Muitas outras contam ainda do Caipora, minhas recordações são, porém, vagas: é que, quando eu as ouvia, nunca me passou pela cabeça que havia algum dia de escrevê-las.
Boitatá
Passamos agora a uma outra tradição, que é a do boitatá, ou botatá, como dizem outros, estando tanto num como no outro caso corrupta a pronuncia do tupi, por que o nome certo é Mboitatá. Querem dizer as duas componentes o seguinte: Mboi – cobra, itatá – fogo.
Frei Gaspar de Madre de Deus diz-nos que no tempo das pescas, ou das piracemas (peixe-sobe), desciam os índios para a beirada do mar, onde construíam habitações passageiras. Pelos mangues e paués de Santos divagavam eles em todos os sentidos pescando as ostras, mexilhões e os diversos cetáceos de que eles abundam. Exaltados de imaginação, como todo o povo primitivo o é, era natural que as fosforescências do mar ou pântanos lhes impressionassem a imaginação. Diziam pois que eram cobras de fogo que perseguiam aos pescadores. O piraquara (“pescador”. De “pira”, peixe, e “quara”, apanhar) que ao escurecer se encontrasse com algum boitatá estava perdido; porque se ele encontrasse a sua canoa, imediatamente a faria arder. Era tal o terror que tinham dessa cobra que bastava vê-la para, muitas vezes, morrerem.
Davam eles o mesmo nome e dão-no ainda hoje os Caipiras a esses fogos que se veem por vezes luzir em terra firme.

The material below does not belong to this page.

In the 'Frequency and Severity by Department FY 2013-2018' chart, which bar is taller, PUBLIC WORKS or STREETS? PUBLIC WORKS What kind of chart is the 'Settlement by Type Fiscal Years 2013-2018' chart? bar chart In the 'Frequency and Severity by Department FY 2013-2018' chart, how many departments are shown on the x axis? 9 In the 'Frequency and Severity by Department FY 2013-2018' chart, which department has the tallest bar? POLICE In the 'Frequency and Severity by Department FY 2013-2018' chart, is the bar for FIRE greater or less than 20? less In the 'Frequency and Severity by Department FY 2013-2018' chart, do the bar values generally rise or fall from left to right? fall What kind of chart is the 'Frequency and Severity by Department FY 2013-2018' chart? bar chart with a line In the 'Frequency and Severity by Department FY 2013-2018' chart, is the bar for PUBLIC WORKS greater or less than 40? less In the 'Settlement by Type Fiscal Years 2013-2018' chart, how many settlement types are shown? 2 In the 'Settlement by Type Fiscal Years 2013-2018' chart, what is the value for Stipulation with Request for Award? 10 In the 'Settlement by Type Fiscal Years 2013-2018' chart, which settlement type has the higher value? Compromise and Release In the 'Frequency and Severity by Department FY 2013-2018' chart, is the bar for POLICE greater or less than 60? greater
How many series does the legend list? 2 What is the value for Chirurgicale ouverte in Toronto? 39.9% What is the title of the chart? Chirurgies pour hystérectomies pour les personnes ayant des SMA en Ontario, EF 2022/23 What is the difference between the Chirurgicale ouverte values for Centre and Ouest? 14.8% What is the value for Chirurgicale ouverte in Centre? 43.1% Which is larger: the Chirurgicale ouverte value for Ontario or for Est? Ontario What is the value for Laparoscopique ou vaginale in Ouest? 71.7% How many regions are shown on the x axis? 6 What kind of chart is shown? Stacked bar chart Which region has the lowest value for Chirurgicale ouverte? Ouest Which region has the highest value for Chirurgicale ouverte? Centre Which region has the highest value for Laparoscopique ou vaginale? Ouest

Nunca vos aconteceu, muito graciosa leitora, passar alguma noite pelos cemitérios, e ver uma luzinha azulada pairando sobre alguma sepultura? Seu clarão é azulado e pálido, e sua luz é tremente como a de um círio levemente agitado pelo vento: logo que alguém se aproxima, ela treme violentamente, cresce um pouco, derrama um clarão mais vivo, aproxima-se lentamente a princípio, depois mais veloz/ vai-se ficando frio e o suor cai em bagas, e depois corre-se, e ela segue e traz e vai indo e correndo sempre até que, afinal…
– Ai!
– Então, que diabo é isso?
– Pois a vossa estúpida história não me ia deveras fazendo medo!
– Não se admire, minha senhora, muitos bons bigodes têm-se distorcido nestas conjecturas. Ou mais de um, tenho eu visto em casos semelhantes, dizer de si para si: nada, deixemo-nos de histórias que o negócio já vai cheirando a fósforo.
Esta tradição é muito espalhada pelas duas províncias de que temos falado, e pela do Rio de Janeiro.
Há muitas histórias sobre o Boitatá, de que não me lembro. Pois hoje paro aqui, respeitável senhora. No seguinte artigo sai forçosamente o lobisomem, é essa uma tradição de minha particular estima. Por quê? A isso vos responderei quando estiver com menos sono do que hoje.